# M5 with manual lenses - problems



## Bennymiata (Oct 26, 2017)

I have an M5 with all the lenses, and I really love it for my personal photography, and today, I received a 7Artisans 7.5mm F2.8 fish-eye lens.
I wanted a fish-eye for a long time but didn't want to stump up the coin for something that is only for fun, but at $139 I figured why not.

The lens looks good and images through the viewfinder look great, and fully manual operation is no problem for me either, but when I mount the lens on the camera, it won't take a photo!
I've switched off all the peripheral nonsense, but I can't find the menu item that allows you to take pictures without a lens on, and obviously, the camera thinks there is no lens on it.

Anyone have any experience with using fully manual lenses on the M5 or M6?


----------



## Ryananthony (Oct 26, 2017)

I don't own an M5, but out of curiosity I started looking through the online manual.

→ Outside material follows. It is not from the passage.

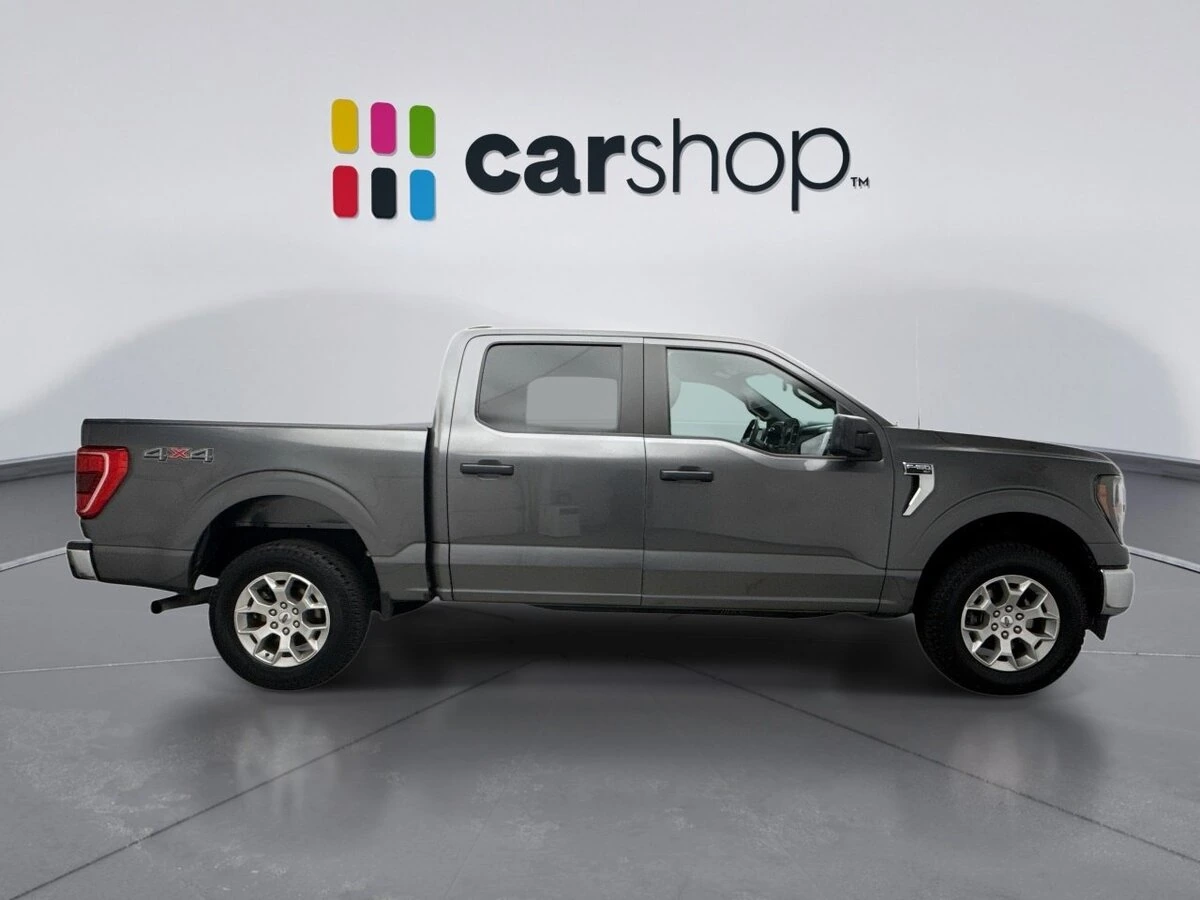 2023 Ford F-150 XLT - Photo 6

I was unable to find anything, and the only mention of adapting lenses I could find was adapting to EF/EFS. If anyone figures this out from the manual, I would love to know where you found the info!


----------



## littleB (Oct 26, 2017)

Bennymiata said:


> I have an M5 with all the lenses, and I really love it for my personal photography, and today, I received a 7Artisans 7.5mm F2.8 fish-eye lens.
> I wanted a fish-eye for a long time but didn't want to stump up the coin for something that is only for fun, but at $139 I figured why not.
> 
> The lens looks good and images through the viewfinder look great, and fully manual operation is no problem for me either, but when I mount the lens on the camera, it won't take a photo!
> ...


You need to tweak CFn II (shoot w/o lens).


----------



## Bennymiata (Oct 26, 2017)

Thanks littleB.
I knew one of you learned people would know what to do.

Works perfectly now!


----------